- _EXERCISE OBJECTIVE_
Using the text on a life of worship below, explain in one to three sentences why the author says worship is not restricted to the sacred acts of the sanctuary.

- _TEXT FOR ANALYSIS_

Jesus gives us the supreme example of a worshipful life. In humble obedience, he consistently chose to glorify God in every moment and action. "Although he was a son, he learned obedience from what he suffered and, once made perfect, he became the source of eternal salvation for all who obey him . . ." (Hebrews 5:8–9) Our salvation reflects Jesus' choice to obey God. And as his Word and Spirit shape us, we likewise assume constant devotion to the Father.

When we choose to glorify God, every moment and task are windows to worship. The apostle Paul urges Christians "to offer your bodies as living sacrifices, holy and pleasing to God—your spiritual act of worship" (Romans 12:1). Augustine once said a Christian should be a hallelujah from head to toe. Similarly, a Christian's day should be a hallelujah round the clock.

Nor is worship restricted to the sacred acts of the sanctuary. "Whatever you do, whether in word or deed, do it all in the name of the Lord Jesus," Paul wrote, "giving thanks to God the Father through him" (Colossians 3:17). Paul did not identify certain tasks as more glorifying to God than others. Every task can do it. In the classic movie Chariots of Fire, Scottish sprinter Eric Liddell tells his family of his plans to run in the 1924 Paris Olympic Games. "Son," his father says, "you can give glory to God by peeling a spud if you peel it to perfection. Don't compromise. Compromise is the devil's language. Run for God, and let the world stand back and wonder." Motivation and purpose determine whether, what, or whom our acts glorify.

Choose a life of worship. Actively reflect God's glory through praise in the obscure moments of our day and the mundane tasks we do.

- _SOURCE MATERIAL_
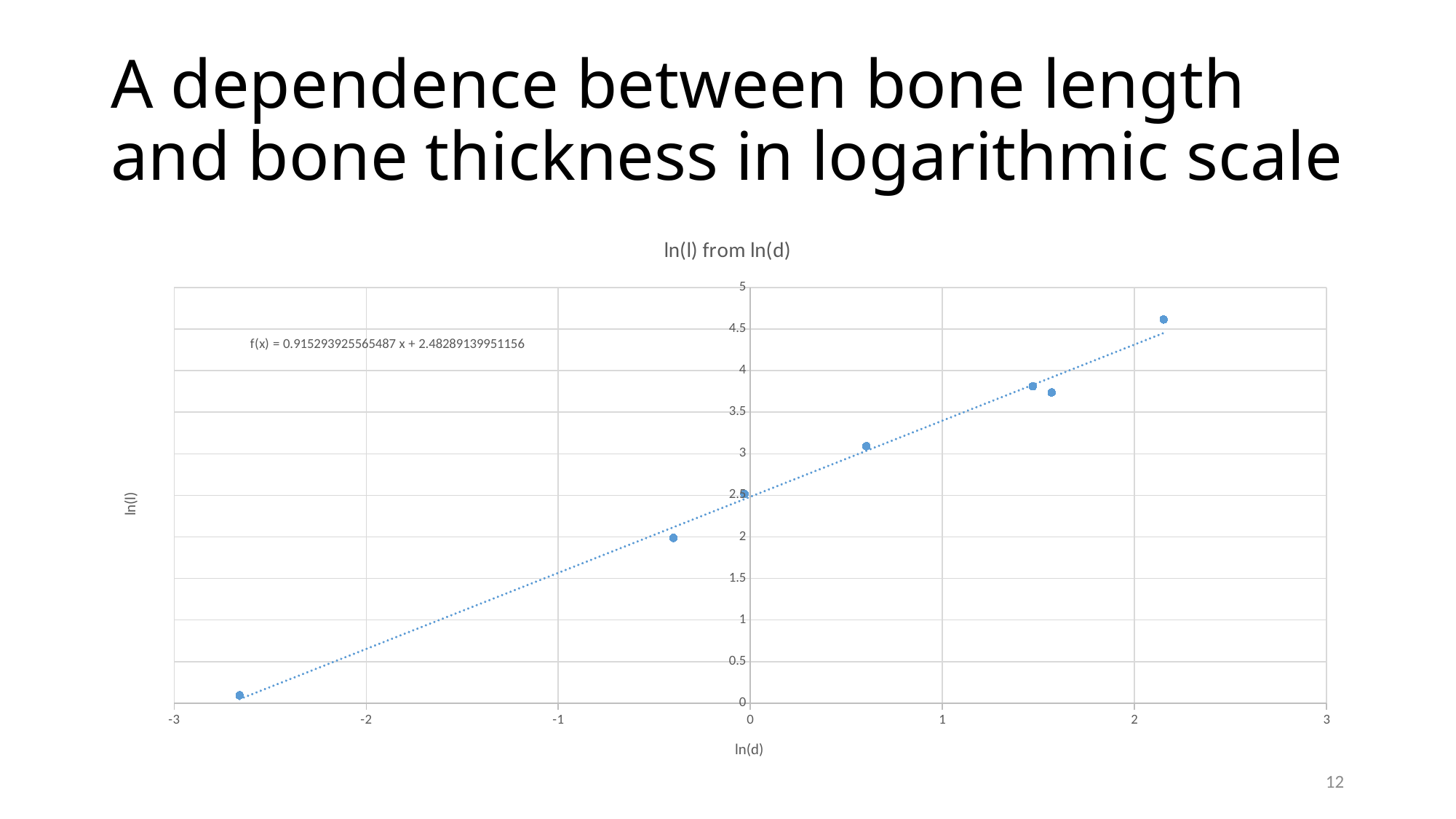
What is the title of the chart? ln(l) from ln(d) What trendline equation is printed on the chart? f(x) = 0.915293925565487 x + 2.48289139951156 Is the ln(l) value of the rightmost data point greater or less than 4.5? greater Which data point has the highest ln(l) value: the leftmost point or the rightmost point? the rightmost point Is the ln(l) value of the data point near ln(d) = 0.6 greater or less than 3? greater What kind of chart is shown on the slide? scatter chart Is the ln(l) value of the data point near ln(d) = -0.4 greater or less than 1.5? greater What is the lowest value shown on the x axis? -3 What is the highest value shown on the y axis? 5 Do the ln(l) values rise or fall as ln(d) increases along the x axis? rise How many data points are plotted in the chart? 7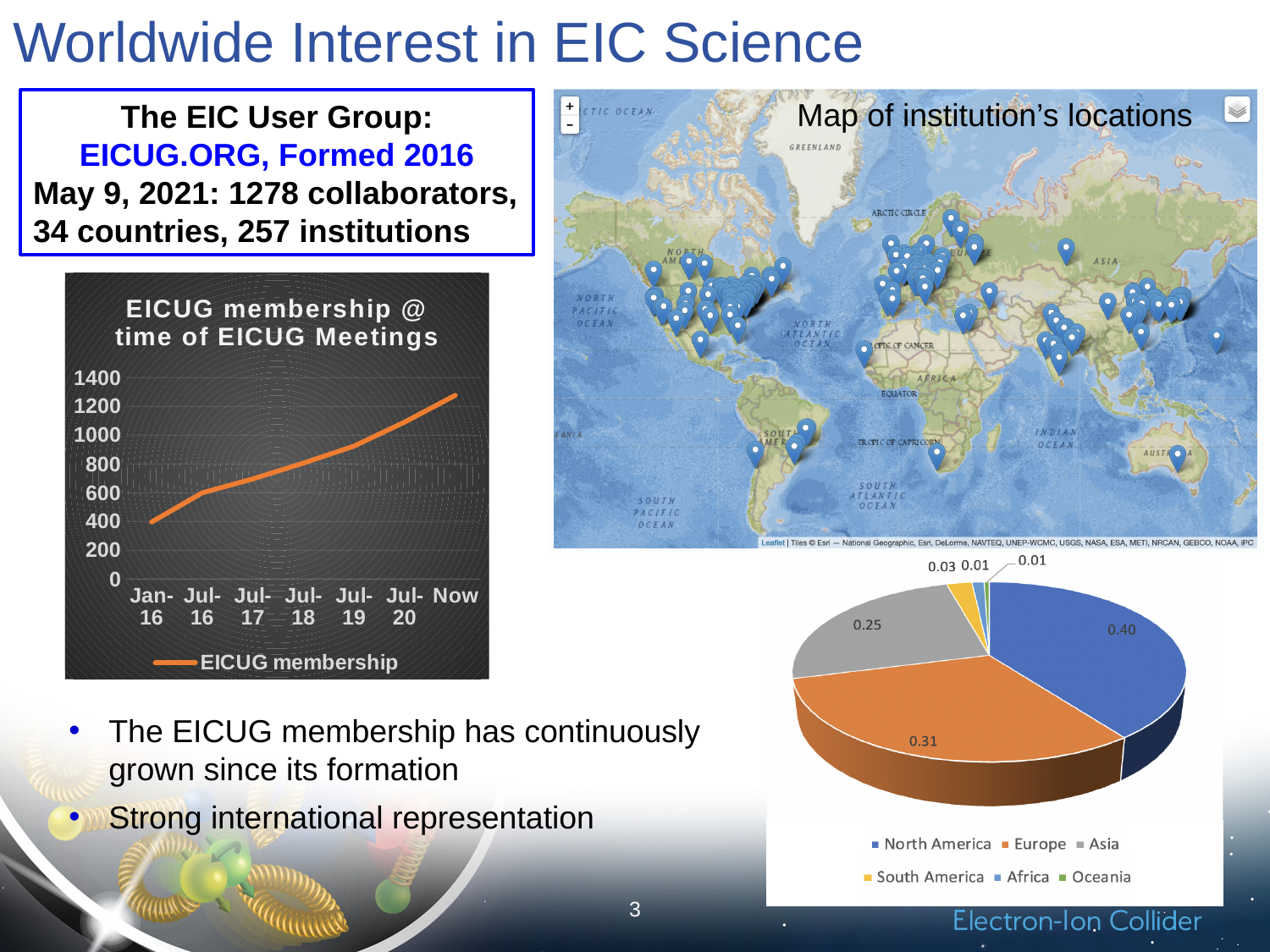
In the 'EICUG membership @ time of EICUG Meetings' chart, is the value for Jul-18 greater or less than 600? greater In the 'EICUG membership @ time of EICUG Meetings' chart, how many series does the legend list? 1 In the 'EICUG membership @ time of EICUG Meetings' chart, does the membership rise or fall from Jan-16 to Now? rise In the 'EICUG membership @ time of EICUG Meetings' chart, is the value for Now greater or less than 1000? greater In the pie chart at the bottom right, what share does North America have? 0.40 In the 'EICUG membership @ time of EICUG Meetings' chart, how many points are plotted along the x axis? 7 In the pie chart at the bottom right, what share does South America have? 0.03 In the 'EICUG membership @ time of EICUG Meetings' chart, what kind of chart is shown? line chart In the 'EICUG membership @ time of EICUG Meetings' chart, is the value for Jan-16 greater or less than 600? less In the pie chart at the bottom right, which region has the largest slice? North America In the pie chart at the bottom right, what is the difference between the North America and Europe shares? 0.09 In the pie chart at the bottom right, how many regions does the legend list? 6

- _ANSWER SECTION_
Paul told Christians to do whatever they do, in word or deed, in the name of the Lord Jesus, and he did not single out any tasks as more glorifying to God than others. So every task can glorify God, because motivation and purpose determine whether, what, or whom our acts glorify.